Christopher Ward, 49, living in his father’s house in White Plains on a $200-a-week disability payment from a workplace spinal injury, recalled stopping at an A.T.M. — “just to have something in my pocket to buy food” — and discovering that his accounts, totaling less than $4,000, had been seized.

“I tore my hair out for a long time not understanding why all this was happening to me,” Mr. Ward said, admitting to memory lapses.

Court records show that NewYork-Presbyterian obtained a $102,636 judgment against him in 2007, including 9 percent interest back to 2004, when, uninsured, he underwent emergency surgery for a brain aneurysm. Now his ailing, widowed father, 75, a teacher at Mercy College, worries that anything he leaves for Christopher could be seized.

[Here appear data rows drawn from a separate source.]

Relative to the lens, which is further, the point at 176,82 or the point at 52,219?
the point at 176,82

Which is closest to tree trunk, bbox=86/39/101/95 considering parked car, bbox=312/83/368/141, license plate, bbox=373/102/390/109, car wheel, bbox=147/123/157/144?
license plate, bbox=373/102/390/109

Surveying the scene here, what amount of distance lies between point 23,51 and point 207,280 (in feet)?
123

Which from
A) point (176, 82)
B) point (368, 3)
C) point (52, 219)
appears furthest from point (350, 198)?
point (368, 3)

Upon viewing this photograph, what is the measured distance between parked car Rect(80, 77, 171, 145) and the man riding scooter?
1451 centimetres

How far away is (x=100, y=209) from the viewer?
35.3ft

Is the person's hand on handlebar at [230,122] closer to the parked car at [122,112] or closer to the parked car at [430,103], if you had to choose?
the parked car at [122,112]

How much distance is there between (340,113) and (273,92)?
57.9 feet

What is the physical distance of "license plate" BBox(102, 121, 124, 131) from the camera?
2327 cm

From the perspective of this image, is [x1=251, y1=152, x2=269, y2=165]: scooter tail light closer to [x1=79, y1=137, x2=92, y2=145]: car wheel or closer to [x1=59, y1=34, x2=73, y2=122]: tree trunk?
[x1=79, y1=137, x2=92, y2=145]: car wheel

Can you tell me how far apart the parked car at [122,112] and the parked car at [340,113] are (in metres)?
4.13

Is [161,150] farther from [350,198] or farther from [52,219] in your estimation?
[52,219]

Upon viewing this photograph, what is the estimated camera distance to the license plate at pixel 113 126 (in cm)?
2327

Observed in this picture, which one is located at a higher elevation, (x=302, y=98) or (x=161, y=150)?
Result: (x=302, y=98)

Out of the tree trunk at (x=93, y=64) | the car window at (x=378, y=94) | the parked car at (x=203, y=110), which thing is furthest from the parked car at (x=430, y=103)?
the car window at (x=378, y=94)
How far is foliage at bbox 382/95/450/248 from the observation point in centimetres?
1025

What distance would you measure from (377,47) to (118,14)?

State hospitals seem to be especially aggressive collectors. State University of New York Downstate Medical Center, in Brooklyn, secures hundreds of judgments annually through the attorney general’s office, which says such suits protect the state’s interest in case a former patient comes into money. A Clarksdale Hospital Lawyer is watching these cases closely.

One picked at random: a $12,000 judgment in 2008 against Cherrilyn McFarlane, a single mother on public assistance, for one day’s care for her newborn five years ago, when her Medicaid coverage had briefly lapsed. Ms. McFarlane said the judgment could hurt her plans to seek a student loan for nursing school. “I want to get it cleared,” she said.

To Hope Rubel, the greatest fear was that the suit itself would deter employers from hiring her and leave her destitute, she wrote the judge. Finally, she said, a law clerk directed her to the hospital’s financial aid department. It said more documents were needed to decide her eligibility.

“I had given them everything,” she said. In despair after a year of courthouse meetings, she said, she offered $100 a month, and at the court’s urging, the hospital’s lawyers accepted. “I’ll be paying for the rest of my life,” she said.